Poppy Seeds by the Corner Laughers is a set of sunny anthems dedicated to the Golden State. The four current band members make their home in the San Francisco Bay Area, so there are many local references — from high profile namedropping such as Mt. Tamalpais, the Transamerica Pyramid and SF Giants catcher, Buster Posey — to lesser-known landmarks such as the Aquarius theatre in Palo Alto or “cruising down Judah” in the City.

The album opens with a sugary sweet, lighthearted song called “Grasshopper Clock.” Karla Kane’s vocals are sung with such a smile that the song would be perfect for a kid’s song collection.

“Bells of El Camino” makes it clear that this is going to be much more than a soundtrack from the Nickelodeon television show. The song is reminiscent of 1960s pop, with jangly guitars, Kane’s bright ukulele lead and rich harmonies. In fact, that’s a trademark of the Corner Laughers — wonderful harmonies interwoven throughout their songs.

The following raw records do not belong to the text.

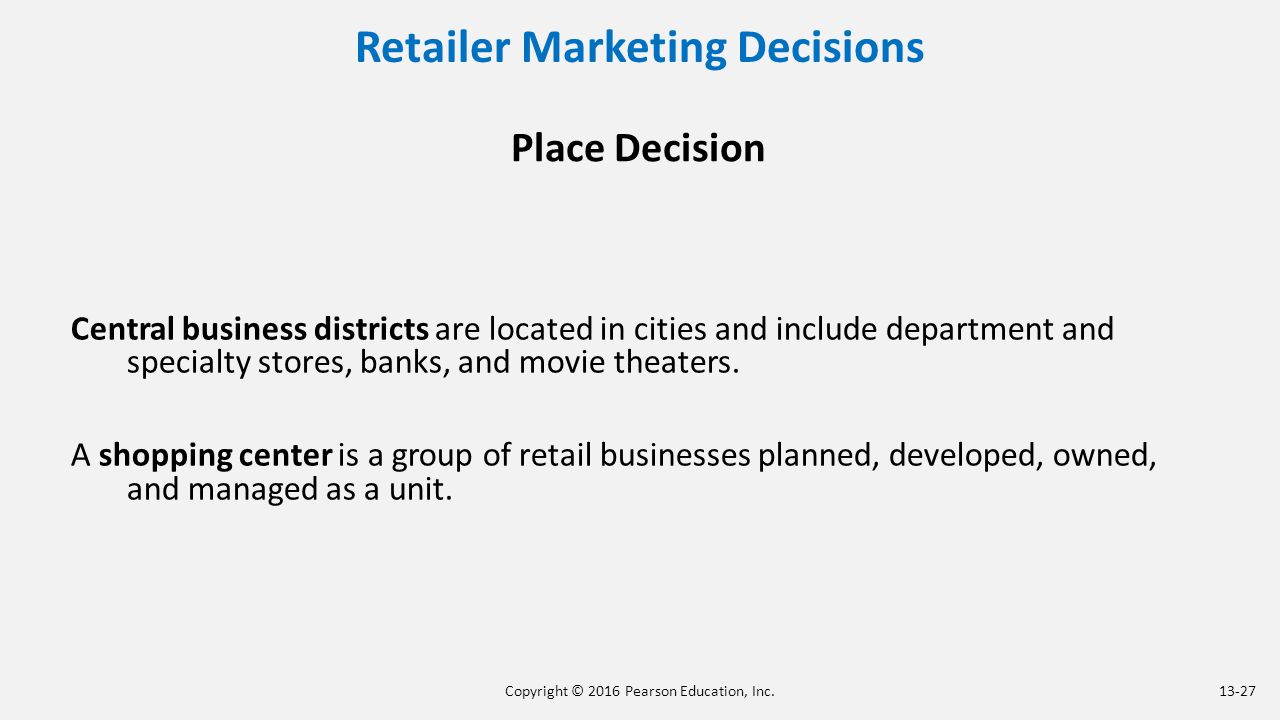 Retailer Marketing Decisions

Place Decision

Central business districts are located in cities and include department and specialty stores, banks, and movie theaters.

A shopping center is a group of retail businesses planned, developed, owned, and managed as a unit.

Copyright © 2016 Pearson Education, Inc.

13-27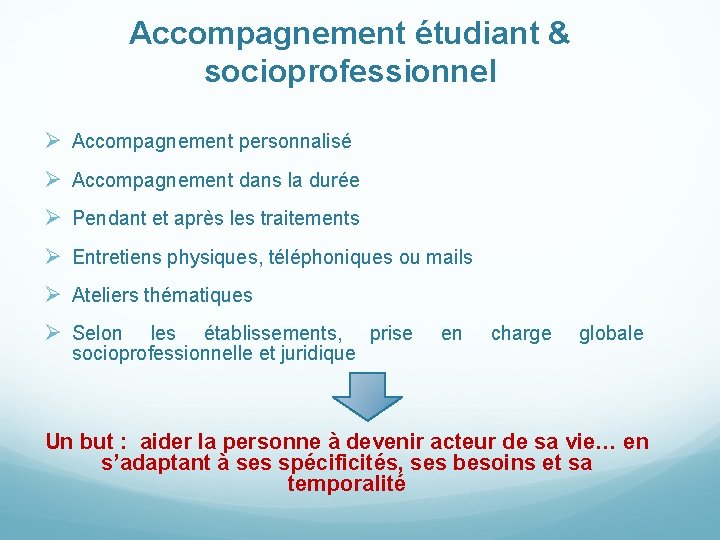 Accompagnement étudiant & socioprofessionnel

➢ Accompagnement personnalisé

➢ Accompagnement dans la durée

➢ Pendant et après les traitements

➢ Entretiens physiques, téléphoniques ou mails

➢ Ateliers thématiques

➢ Selon les établissements, prise en charge globale socioprofessionnelle et juridique

Un but : aider la personne à devenir acteur de sa vie… en s'adaptant à ses spécificités, ses besoins et sa temporalité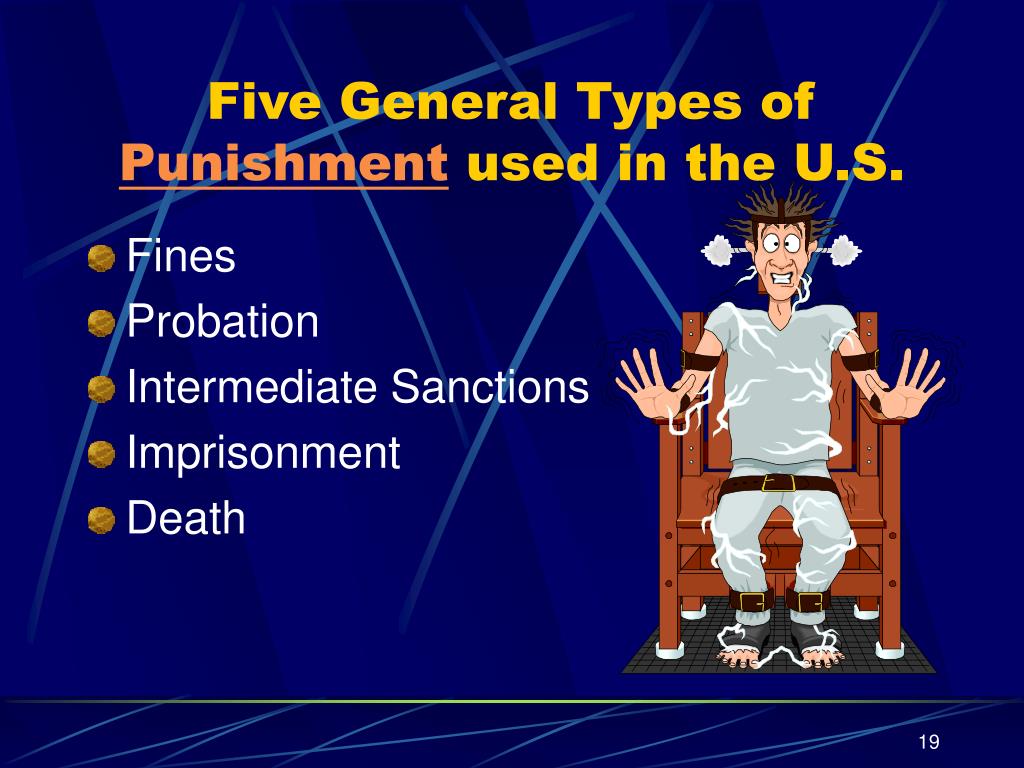 Five General Types of Punishment used in the U.S.

Fines
Probation
Intermediate Sanctions
Imprisonment
Death

19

“Transamerica Pyramid” is one of my favorites on the album — a really strong pop-rock tune with clever lyrics and a solid hook. The track also pays homage to the Beach Boys at one point. Play “Transamerica Pyramid” a few times and you’ll find yourself humming it the rest of the day!

I also really like “Perfect Weather,” the closing track in the 12-song set. It’s another song with a bit of a throwback sound, with frequent Bay Area references in the lyrics.

There are other fun pop songs as well, some with obscure themes such as “Chicken Bingo.” What is Chicken Bingo?

If you haven’t heard of the Corner Laughers, this CD is an ideal introduction to their music. Amazon carries it, or you can always visit their web site. And rumor has it — a new album from the band may be forthcoming in the not-too-distant future. Yay!